Saint-Honore

Source: seed-patisserie

Ingredients

Method

Saint-Honore

Method

Prepare puff pastry base: roll 250g puff pastry to 3mm thickness, cut 22cm circle, place on baking parchment on tray, dock surface, chill 30 minutes. Make choux: bring 250ml water, 100g butter, 2g salt to rolling boil; remove from heat, stir in 130g flour until smooth; cool 5 minutes; gradually beat in 4 eggs one at a time until glossy. Transfer to piping bag with 12mm nozzle. Pipe 1.5cm balls around puff pastry circumference (20-24 profiteroles), plus 20 extra on separate tray. Bake base tray at 200C fan for 25-28 minutes until profiteroles golden and dry inside (40 minutes for extra profiteroles).
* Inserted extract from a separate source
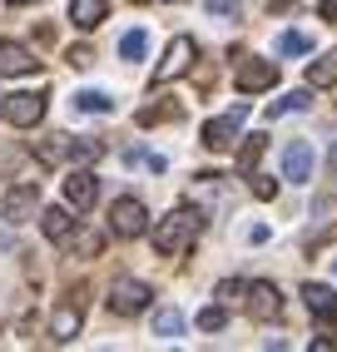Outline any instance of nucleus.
Masks as SVG:
<instances>
[{"mask_svg": "<svg viewBox=\"0 0 337 352\" xmlns=\"http://www.w3.org/2000/svg\"><path fill=\"white\" fill-rule=\"evenodd\" d=\"M144 50H149V35H144V30H129L124 40H119V55H124V60H144Z\"/></svg>", "mask_w": 337, "mask_h": 352, "instance_id": "24", "label": "nucleus"}, {"mask_svg": "<svg viewBox=\"0 0 337 352\" xmlns=\"http://www.w3.org/2000/svg\"><path fill=\"white\" fill-rule=\"evenodd\" d=\"M307 174H312V149H307V139H293V144L283 149V179L307 184Z\"/></svg>", "mask_w": 337, "mask_h": 352, "instance_id": "12", "label": "nucleus"}, {"mask_svg": "<svg viewBox=\"0 0 337 352\" xmlns=\"http://www.w3.org/2000/svg\"><path fill=\"white\" fill-rule=\"evenodd\" d=\"M238 95H263V89H273L278 85V65L268 60H248V65H238Z\"/></svg>", "mask_w": 337, "mask_h": 352, "instance_id": "8", "label": "nucleus"}, {"mask_svg": "<svg viewBox=\"0 0 337 352\" xmlns=\"http://www.w3.org/2000/svg\"><path fill=\"white\" fill-rule=\"evenodd\" d=\"M278 50H283V55H307V50H312V35H307V30H283V35H278Z\"/></svg>", "mask_w": 337, "mask_h": 352, "instance_id": "21", "label": "nucleus"}, {"mask_svg": "<svg viewBox=\"0 0 337 352\" xmlns=\"http://www.w3.org/2000/svg\"><path fill=\"white\" fill-rule=\"evenodd\" d=\"M159 120H179V104H149V109H139V124H159Z\"/></svg>", "mask_w": 337, "mask_h": 352, "instance_id": "26", "label": "nucleus"}, {"mask_svg": "<svg viewBox=\"0 0 337 352\" xmlns=\"http://www.w3.org/2000/svg\"><path fill=\"white\" fill-rule=\"evenodd\" d=\"M208 10H213V15H238V6H233V0H213Z\"/></svg>", "mask_w": 337, "mask_h": 352, "instance_id": "30", "label": "nucleus"}, {"mask_svg": "<svg viewBox=\"0 0 337 352\" xmlns=\"http://www.w3.org/2000/svg\"><path fill=\"white\" fill-rule=\"evenodd\" d=\"M307 80H312V85H337V50L312 60V65H307Z\"/></svg>", "mask_w": 337, "mask_h": 352, "instance_id": "19", "label": "nucleus"}, {"mask_svg": "<svg viewBox=\"0 0 337 352\" xmlns=\"http://www.w3.org/2000/svg\"><path fill=\"white\" fill-rule=\"evenodd\" d=\"M243 120H248V104H233L228 114L208 120V124H204V144H208L213 154H219V149H233L238 134H243Z\"/></svg>", "mask_w": 337, "mask_h": 352, "instance_id": "2", "label": "nucleus"}, {"mask_svg": "<svg viewBox=\"0 0 337 352\" xmlns=\"http://www.w3.org/2000/svg\"><path fill=\"white\" fill-rule=\"evenodd\" d=\"M149 283H139V278H119V283L109 288V313H119V318H134V313H144L149 308Z\"/></svg>", "mask_w": 337, "mask_h": 352, "instance_id": "5", "label": "nucleus"}, {"mask_svg": "<svg viewBox=\"0 0 337 352\" xmlns=\"http://www.w3.org/2000/svg\"><path fill=\"white\" fill-rule=\"evenodd\" d=\"M94 199H100V179H94L89 169H75V174L65 179V204L69 208H89Z\"/></svg>", "mask_w": 337, "mask_h": 352, "instance_id": "10", "label": "nucleus"}, {"mask_svg": "<svg viewBox=\"0 0 337 352\" xmlns=\"http://www.w3.org/2000/svg\"><path fill=\"white\" fill-rule=\"evenodd\" d=\"M224 322H228V313H224V302H208V308L199 313V327H204V333H219Z\"/></svg>", "mask_w": 337, "mask_h": 352, "instance_id": "25", "label": "nucleus"}, {"mask_svg": "<svg viewBox=\"0 0 337 352\" xmlns=\"http://www.w3.org/2000/svg\"><path fill=\"white\" fill-rule=\"evenodd\" d=\"M105 10H109V0H69V20H75L80 30H94L105 20Z\"/></svg>", "mask_w": 337, "mask_h": 352, "instance_id": "15", "label": "nucleus"}, {"mask_svg": "<svg viewBox=\"0 0 337 352\" xmlns=\"http://www.w3.org/2000/svg\"><path fill=\"white\" fill-rule=\"evenodd\" d=\"M100 233H69V239H65V248L69 253H85V258H94V253H100Z\"/></svg>", "mask_w": 337, "mask_h": 352, "instance_id": "23", "label": "nucleus"}, {"mask_svg": "<svg viewBox=\"0 0 337 352\" xmlns=\"http://www.w3.org/2000/svg\"><path fill=\"white\" fill-rule=\"evenodd\" d=\"M248 189H253L258 199H273V194H278V184H273V179H263V174L253 169V174H248Z\"/></svg>", "mask_w": 337, "mask_h": 352, "instance_id": "28", "label": "nucleus"}, {"mask_svg": "<svg viewBox=\"0 0 337 352\" xmlns=\"http://www.w3.org/2000/svg\"><path fill=\"white\" fill-rule=\"evenodd\" d=\"M199 228H204V214H199V208H174L168 219H159V228H154L159 258H184L188 248H194Z\"/></svg>", "mask_w": 337, "mask_h": 352, "instance_id": "1", "label": "nucleus"}, {"mask_svg": "<svg viewBox=\"0 0 337 352\" xmlns=\"http://www.w3.org/2000/svg\"><path fill=\"white\" fill-rule=\"evenodd\" d=\"M154 333L159 338H184V313L179 308H159L154 313Z\"/></svg>", "mask_w": 337, "mask_h": 352, "instance_id": "18", "label": "nucleus"}, {"mask_svg": "<svg viewBox=\"0 0 337 352\" xmlns=\"http://www.w3.org/2000/svg\"><path fill=\"white\" fill-rule=\"evenodd\" d=\"M80 298H69V302H60L55 308V318H50V338L55 342H75V333H80Z\"/></svg>", "mask_w": 337, "mask_h": 352, "instance_id": "13", "label": "nucleus"}, {"mask_svg": "<svg viewBox=\"0 0 337 352\" xmlns=\"http://www.w3.org/2000/svg\"><path fill=\"white\" fill-rule=\"evenodd\" d=\"M323 20H337V0H323Z\"/></svg>", "mask_w": 337, "mask_h": 352, "instance_id": "32", "label": "nucleus"}, {"mask_svg": "<svg viewBox=\"0 0 337 352\" xmlns=\"http://www.w3.org/2000/svg\"><path fill=\"white\" fill-rule=\"evenodd\" d=\"M194 55H199L194 35H174V40H168V50H164V60H159V69H154V85L174 80V75H188V69H194Z\"/></svg>", "mask_w": 337, "mask_h": 352, "instance_id": "3", "label": "nucleus"}, {"mask_svg": "<svg viewBox=\"0 0 337 352\" xmlns=\"http://www.w3.org/2000/svg\"><path fill=\"white\" fill-rule=\"evenodd\" d=\"M69 65H75V69L94 65V50H89V45H75V50H69Z\"/></svg>", "mask_w": 337, "mask_h": 352, "instance_id": "29", "label": "nucleus"}, {"mask_svg": "<svg viewBox=\"0 0 337 352\" xmlns=\"http://www.w3.org/2000/svg\"><path fill=\"white\" fill-rule=\"evenodd\" d=\"M243 302H248V313H253V318H263V322H273V318L283 313V298H278V288H273V283H248Z\"/></svg>", "mask_w": 337, "mask_h": 352, "instance_id": "9", "label": "nucleus"}, {"mask_svg": "<svg viewBox=\"0 0 337 352\" xmlns=\"http://www.w3.org/2000/svg\"><path fill=\"white\" fill-rule=\"evenodd\" d=\"M243 293H248V283H238V278H224V283L213 288V298H219V302H238Z\"/></svg>", "mask_w": 337, "mask_h": 352, "instance_id": "27", "label": "nucleus"}, {"mask_svg": "<svg viewBox=\"0 0 337 352\" xmlns=\"http://www.w3.org/2000/svg\"><path fill=\"white\" fill-rule=\"evenodd\" d=\"M307 104H312V95H307V89H293V95L273 100V104H268V114L278 120V114H293V109H307Z\"/></svg>", "mask_w": 337, "mask_h": 352, "instance_id": "22", "label": "nucleus"}, {"mask_svg": "<svg viewBox=\"0 0 337 352\" xmlns=\"http://www.w3.org/2000/svg\"><path fill=\"white\" fill-rule=\"evenodd\" d=\"M327 174L337 179V139H332V149H327Z\"/></svg>", "mask_w": 337, "mask_h": 352, "instance_id": "31", "label": "nucleus"}, {"mask_svg": "<svg viewBox=\"0 0 337 352\" xmlns=\"http://www.w3.org/2000/svg\"><path fill=\"white\" fill-rule=\"evenodd\" d=\"M40 60L25 50V45H15V40H0V75H35Z\"/></svg>", "mask_w": 337, "mask_h": 352, "instance_id": "11", "label": "nucleus"}, {"mask_svg": "<svg viewBox=\"0 0 337 352\" xmlns=\"http://www.w3.org/2000/svg\"><path fill=\"white\" fill-rule=\"evenodd\" d=\"M35 208H40V189H35V184H20V189L6 194V219L10 223H25Z\"/></svg>", "mask_w": 337, "mask_h": 352, "instance_id": "14", "label": "nucleus"}, {"mask_svg": "<svg viewBox=\"0 0 337 352\" xmlns=\"http://www.w3.org/2000/svg\"><path fill=\"white\" fill-rule=\"evenodd\" d=\"M332 273H337V263H332Z\"/></svg>", "mask_w": 337, "mask_h": 352, "instance_id": "35", "label": "nucleus"}, {"mask_svg": "<svg viewBox=\"0 0 337 352\" xmlns=\"http://www.w3.org/2000/svg\"><path fill=\"white\" fill-rule=\"evenodd\" d=\"M0 114L15 124V129H35L45 120V95H35V89H20V95H6V104H0Z\"/></svg>", "mask_w": 337, "mask_h": 352, "instance_id": "4", "label": "nucleus"}, {"mask_svg": "<svg viewBox=\"0 0 337 352\" xmlns=\"http://www.w3.org/2000/svg\"><path fill=\"white\" fill-rule=\"evenodd\" d=\"M134 6H149V0H134Z\"/></svg>", "mask_w": 337, "mask_h": 352, "instance_id": "34", "label": "nucleus"}, {"mask_svg": "<svg viewBox=\"0 0 337 352\" xmlns=\"http://www.w3.org/2000/svg\"><path fill=\"white\" fill-rule=\"evenodd\" d=\"M263 149H268V134H248V139H243V149H238V174H243V179L258 169Z\"/></svg>", "mask_w": 337, "mask_h": 352, "instance_id": "17", "label": "nucleus"}, {"mask_svg": "<svg viewBox=\"0 0 337 352\" xmlns=\"http://www.w3.org/2000/svg\"><path fill=\"white\" fill-rule=\"evenodd\" d=\"M10 6H35V0H10Z\"/></svg>", "mask_w": 337, "mask_h": 352, "instance_id": "33", "label": "nucleus"}, {"mask_svg": "<svg viewBox=\"0 0 337 352\" xmlns=\"http://www.w3.org/2000/svg\"><path fill=\"white\" fill-rule=\"evenodd\" d=\"M40 228H45V239L65 243L69 233H75V219H69V208H45V214H40Z\"/></svg>", "mask_w": 337, "mask_h": 352, "instance_id": "16", "label": "nucleus"}, {"mask_svg": "<svg viewBox=\"0 0 337 352\" xmlns=\"http://www.w3.org/2000/svg\"><path fill=\"white\" fill-rule=\"evenodd\" d=\"M303 302H307V313L318 318L323 327H332V333H337V288H327V283H303Z\"/></svg>", "mask_w": 337, "mask_h": 352, "instance_id": "7", "label": "nucleus"}, {"mask_svg": "<svg viewBox=\"0 0 337 352\" xmlns=\"http://www.w3.org/2000/svg\"><path fill=\"white\" fill-rule=\"evenodd\" d=\"M75 109H85V114H109V109H114V100H109V95H100V89H80V95H75Z\"/></svg>", "mask_w": 337, "mask_h": 352, "instance_id": "20", "label": "nucleus"}, {"mask_svg": "<svg viewBox=\"0 0 337 352\" xmlns=\"http://www.w3.org/2000/svg\"><path fill=\"white\" fill-rule=\"evenodd\" d=\"M109 228H114V239H139V233L149 228V214H144L139 199H119L109 208Z\"/></svg>", "mask_w": 337, "mask_h": 352, "instance_id": "6", "label": "nucleus"}]
</instances>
Cool completely. Make crème diplomat: heat 250ml milk to 65C; whisk 5 egg yolks with 60g sugar until pale; whisk in 20g flour and 20g cornflour; temper yolks by slowly whisking in hot milk; return to pan, cook stirring constantly until 82C, simmering 2 minutes; pass through sieve, add 5ml vanilla; chill to 20C; whip 250ml double cream to soft peaks; soak 2g gelatine in cold water, warm gently, fold into pastry cream, fold in whipped cream. Make caramel: heat 200g sugar with 50ml water to 160C (amber, without stirring); dip profiterole bottoms in caramel, seal to base and stack in crown shape; repeat on extra profiteroles for decoration. Fill centre with crème diplomat using piping bag. Chill 4 hours before serving.